> Extrait du texte
Publié le par Persin Michel

En ce début d’année, nous allons clore cette série d’articles sur les travaux faits aux fortifications de Thionville entre 1634 et 1700. Ces travaux ont été commandés au capitaine Rodolphe Saltzgueber qui les a mis en œuvre. Ce capitaine de deux compagnies suisses était surtout connu pour avoir construit le premier pont (couvert) de Thionville. Cette série d’articles aura révélé son implication dans l’ensemble des travaux de fortification de la ville dès son annexion [1] à la France.

 

[1] Cette fois-ci définitive jusqu’à la guerre de 1870 puis de 1940

Carte de 1745 où la  rive droite est encore sous fortifiée et sans le canal de dérivation (Archives Nationales- Paris)

Carte de 1745 où la rive droite est encore sous fortifiée et sans le canal de dérivation (Archives Nationales- Paris)

L’acte du 10 juillet 1676, résumé ci-après, mentionne de nouveaux intervenants, dont je vais citer les titres, pour la construction d’une redoute carrée ou trapèzoïdale.

Le sieur Charles Nicolas de Soucy, écuyer et seigneur de Chambaux, conseiller du roi et commissaire ordinaire et provincial des guerres et parties pour sa majesté, conduisant la police des troupes et gens de guerre tenant garnison dans les Trois Evêchés, Thionville et Sierck et stipulant que monseigneur de Morangis, conseiller du roi en tous ses conseils, intendant de la généralité de Metz, a passé marché avec Rodolphe de Saltzgueber, capitaine de deux compagnies suisses et major de brigade au service de sa majesté pour qu’il construise en état de perfection une redoute en maçonnerie de forme carrée ou de trapèze suivant les dimensions qui lui ont été données par Monseigneur de la Haye [1], lieutenant général des armées du roi et commandant de Thionville qui juge cette redoute utile et nécessaire.

 

[1] Jacob Banzuzl de la Haye, maréchal de camp, blessé à mort le 27 juin 1677. Cité pour sa défense de la ville de St-Thommé ou Mélia en Inde en 1674.

Le marché a été passé en présence du sieur de Saint-Lô, ingénieur général des fortifications de Lorraine et frontières.

Le marché stipule que la toise sera payée 27 livres au sieur Saltzgueber mais qu’on devra lui fournir, les pierres de taille directement en place, qu’on paiera les voitures et chariots, 3 escalins [1] chaque voiture ayant des dimensions ordinaires et que l’on fournira les ouvriers, la chaux et le sable en fonction des mesures (toisé) qui en sera fait.

Le 10 août 1676, le sieur Saltzgueber s’oblige envers sa majesté, au travers du sieur Louis de Bonafoux [2], capitaine au régiment d’Anjou et ingénieur à la conduite des travaux du roi à Thionville, de construire ce qui suit :

Premièrement :La charpente pour former une galerie en manière de chemin couvert dans la redoute de maçonnerie qui a été faite dans le petit ouvrage à la tête de la digue sur la rivière de la porte de Metz [3] avec les dimensions nécessaires pour pouvoir tirer derrière le parapet.

> Extraits de données

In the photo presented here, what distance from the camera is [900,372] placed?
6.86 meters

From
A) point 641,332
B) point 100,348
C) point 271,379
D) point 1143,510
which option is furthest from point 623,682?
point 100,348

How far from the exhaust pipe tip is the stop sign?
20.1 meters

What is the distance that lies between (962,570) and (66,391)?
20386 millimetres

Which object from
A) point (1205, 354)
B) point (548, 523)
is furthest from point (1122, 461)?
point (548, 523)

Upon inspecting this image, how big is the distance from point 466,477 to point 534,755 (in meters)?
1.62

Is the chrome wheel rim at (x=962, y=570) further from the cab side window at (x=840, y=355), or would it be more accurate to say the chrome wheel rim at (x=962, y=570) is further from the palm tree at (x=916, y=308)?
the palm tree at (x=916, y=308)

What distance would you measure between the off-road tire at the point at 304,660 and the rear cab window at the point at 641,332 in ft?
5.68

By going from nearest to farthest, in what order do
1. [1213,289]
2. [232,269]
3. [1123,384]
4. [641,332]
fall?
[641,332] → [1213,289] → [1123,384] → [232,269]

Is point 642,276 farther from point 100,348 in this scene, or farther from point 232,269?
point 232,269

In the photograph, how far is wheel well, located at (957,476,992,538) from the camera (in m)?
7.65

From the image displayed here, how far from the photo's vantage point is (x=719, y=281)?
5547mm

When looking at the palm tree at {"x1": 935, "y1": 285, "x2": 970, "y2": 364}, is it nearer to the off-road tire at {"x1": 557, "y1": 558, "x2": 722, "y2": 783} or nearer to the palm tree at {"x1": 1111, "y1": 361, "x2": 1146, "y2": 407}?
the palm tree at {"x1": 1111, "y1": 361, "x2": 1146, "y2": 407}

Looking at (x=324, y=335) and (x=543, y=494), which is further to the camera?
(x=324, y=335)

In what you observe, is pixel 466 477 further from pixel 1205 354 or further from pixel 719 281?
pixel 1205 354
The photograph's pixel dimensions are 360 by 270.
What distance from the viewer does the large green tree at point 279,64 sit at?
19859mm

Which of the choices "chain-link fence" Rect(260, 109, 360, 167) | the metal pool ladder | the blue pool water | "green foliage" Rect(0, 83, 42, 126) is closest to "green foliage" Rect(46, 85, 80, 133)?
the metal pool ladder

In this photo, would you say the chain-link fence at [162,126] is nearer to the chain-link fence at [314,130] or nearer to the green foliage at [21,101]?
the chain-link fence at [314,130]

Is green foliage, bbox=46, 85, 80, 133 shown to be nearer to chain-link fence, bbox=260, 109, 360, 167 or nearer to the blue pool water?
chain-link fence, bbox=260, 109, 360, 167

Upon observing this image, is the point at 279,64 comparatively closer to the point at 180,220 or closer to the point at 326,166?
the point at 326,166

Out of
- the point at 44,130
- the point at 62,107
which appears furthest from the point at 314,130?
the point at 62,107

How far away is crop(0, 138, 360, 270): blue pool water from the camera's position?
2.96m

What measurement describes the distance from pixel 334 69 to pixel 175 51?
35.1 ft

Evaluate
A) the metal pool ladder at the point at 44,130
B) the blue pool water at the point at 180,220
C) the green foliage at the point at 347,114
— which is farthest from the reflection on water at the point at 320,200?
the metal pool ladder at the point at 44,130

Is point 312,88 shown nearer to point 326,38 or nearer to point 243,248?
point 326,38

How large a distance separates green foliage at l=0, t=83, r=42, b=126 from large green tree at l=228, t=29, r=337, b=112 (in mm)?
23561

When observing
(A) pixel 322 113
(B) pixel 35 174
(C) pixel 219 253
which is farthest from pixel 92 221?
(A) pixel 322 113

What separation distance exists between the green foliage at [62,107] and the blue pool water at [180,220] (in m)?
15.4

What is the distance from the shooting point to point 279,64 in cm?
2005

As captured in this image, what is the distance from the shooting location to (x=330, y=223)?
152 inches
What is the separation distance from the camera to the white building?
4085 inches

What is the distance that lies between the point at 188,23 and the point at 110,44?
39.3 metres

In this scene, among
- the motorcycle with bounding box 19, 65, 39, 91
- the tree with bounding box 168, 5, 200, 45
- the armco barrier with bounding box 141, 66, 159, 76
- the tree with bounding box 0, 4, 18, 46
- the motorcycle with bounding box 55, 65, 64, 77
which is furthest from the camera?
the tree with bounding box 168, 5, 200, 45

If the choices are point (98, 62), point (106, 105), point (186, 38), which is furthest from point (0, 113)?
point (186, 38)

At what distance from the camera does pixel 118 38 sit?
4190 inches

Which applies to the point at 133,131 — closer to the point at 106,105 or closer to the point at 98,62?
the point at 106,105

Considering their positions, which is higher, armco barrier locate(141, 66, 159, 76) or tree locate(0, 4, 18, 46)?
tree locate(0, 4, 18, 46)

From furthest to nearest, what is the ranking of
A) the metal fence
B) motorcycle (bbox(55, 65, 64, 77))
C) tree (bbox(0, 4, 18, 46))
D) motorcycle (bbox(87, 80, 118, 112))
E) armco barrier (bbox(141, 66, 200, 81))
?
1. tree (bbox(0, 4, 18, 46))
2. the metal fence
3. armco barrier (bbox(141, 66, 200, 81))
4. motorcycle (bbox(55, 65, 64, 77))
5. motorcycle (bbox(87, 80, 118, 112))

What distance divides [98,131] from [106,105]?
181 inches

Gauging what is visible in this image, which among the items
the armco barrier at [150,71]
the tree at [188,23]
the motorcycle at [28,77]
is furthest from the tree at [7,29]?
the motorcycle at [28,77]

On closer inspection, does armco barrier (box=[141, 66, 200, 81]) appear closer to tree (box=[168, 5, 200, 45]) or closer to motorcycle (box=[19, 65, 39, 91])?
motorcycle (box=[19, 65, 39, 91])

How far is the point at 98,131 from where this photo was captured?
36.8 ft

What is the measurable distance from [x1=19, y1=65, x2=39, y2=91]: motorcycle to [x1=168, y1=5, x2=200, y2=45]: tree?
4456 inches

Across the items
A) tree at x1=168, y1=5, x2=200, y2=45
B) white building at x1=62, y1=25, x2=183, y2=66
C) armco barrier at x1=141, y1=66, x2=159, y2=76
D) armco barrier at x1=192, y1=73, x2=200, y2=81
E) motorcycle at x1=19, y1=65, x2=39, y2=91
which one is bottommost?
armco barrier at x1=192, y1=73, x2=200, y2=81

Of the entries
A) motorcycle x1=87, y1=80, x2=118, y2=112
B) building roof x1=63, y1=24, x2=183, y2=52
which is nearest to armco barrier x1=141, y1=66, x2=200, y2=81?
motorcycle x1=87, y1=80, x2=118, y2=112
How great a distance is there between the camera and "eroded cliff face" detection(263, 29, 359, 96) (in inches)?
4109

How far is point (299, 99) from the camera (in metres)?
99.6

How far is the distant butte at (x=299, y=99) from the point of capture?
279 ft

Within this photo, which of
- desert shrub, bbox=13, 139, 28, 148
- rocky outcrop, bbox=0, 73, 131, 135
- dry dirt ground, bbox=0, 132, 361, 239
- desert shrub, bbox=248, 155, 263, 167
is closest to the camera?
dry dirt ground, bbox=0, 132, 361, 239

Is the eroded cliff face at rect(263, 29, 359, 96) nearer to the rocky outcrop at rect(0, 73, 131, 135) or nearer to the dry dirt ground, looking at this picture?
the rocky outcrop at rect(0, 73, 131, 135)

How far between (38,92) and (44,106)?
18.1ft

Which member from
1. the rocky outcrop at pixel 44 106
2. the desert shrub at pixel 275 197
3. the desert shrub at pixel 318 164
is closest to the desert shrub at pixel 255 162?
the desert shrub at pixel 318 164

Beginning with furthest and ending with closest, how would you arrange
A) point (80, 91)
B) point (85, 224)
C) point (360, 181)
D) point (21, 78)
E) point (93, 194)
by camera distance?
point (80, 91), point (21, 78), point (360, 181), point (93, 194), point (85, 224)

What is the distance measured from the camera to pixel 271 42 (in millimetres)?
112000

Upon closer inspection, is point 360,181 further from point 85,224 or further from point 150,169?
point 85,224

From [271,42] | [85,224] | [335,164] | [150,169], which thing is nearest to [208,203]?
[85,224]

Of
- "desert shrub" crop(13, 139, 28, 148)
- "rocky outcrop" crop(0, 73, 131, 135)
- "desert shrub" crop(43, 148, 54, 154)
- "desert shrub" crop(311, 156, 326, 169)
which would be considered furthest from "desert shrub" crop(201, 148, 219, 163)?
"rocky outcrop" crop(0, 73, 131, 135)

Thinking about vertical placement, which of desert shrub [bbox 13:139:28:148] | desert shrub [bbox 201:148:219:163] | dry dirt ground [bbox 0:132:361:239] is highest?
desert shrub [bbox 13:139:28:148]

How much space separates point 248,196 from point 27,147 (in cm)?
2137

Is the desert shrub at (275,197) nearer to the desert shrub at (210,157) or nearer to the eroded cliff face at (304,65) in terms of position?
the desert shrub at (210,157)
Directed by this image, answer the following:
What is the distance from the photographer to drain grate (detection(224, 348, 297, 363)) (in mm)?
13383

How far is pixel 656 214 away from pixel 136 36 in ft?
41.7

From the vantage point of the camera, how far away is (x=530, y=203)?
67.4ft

> Actions à réaliser
**A)** Dans l'extrait sur les fortifications de Thionville, traduisez en anglais la phrase « Le marché a été passé en présence du sieur de Saint-Lô, ingénieur général des fortifications de Lorraine et frontières. »
**B)** Poursuivez l'extrait sur les fortifications de Thionville après sa dernière phrase, en quelques phrases.

> Réponses aux consignes
**A)** The contract was concluded in the presence of sieur de Saint-Lô, general engineer of the fortifications of Lorraine and the frontiers.

**B)**
Il fera aussi deux portes à ladite redoute en madriers de chêne de deux pouces et demi d’épaisseur.

Il fera la charpente utile pour construire le pont sur le fossé de la demie lune à la tête du grand pont sur la Moselle avec deux barrières aux deux bouts du pont et une bascule [4]au milieu. Il fournira donc toutes les ferrures, les chaînes, bandes, verrous et clous pour les barrières et planchers de sapin de la redoute.

Il fournira les soubassements de pierre de taille pour y mettre les piliers avec des consoles aussi de pierre de taille pour soutenir les bois.

Pour cela, il recevra 500 livres tournois payables à proportion de l’avancement des ouvrages.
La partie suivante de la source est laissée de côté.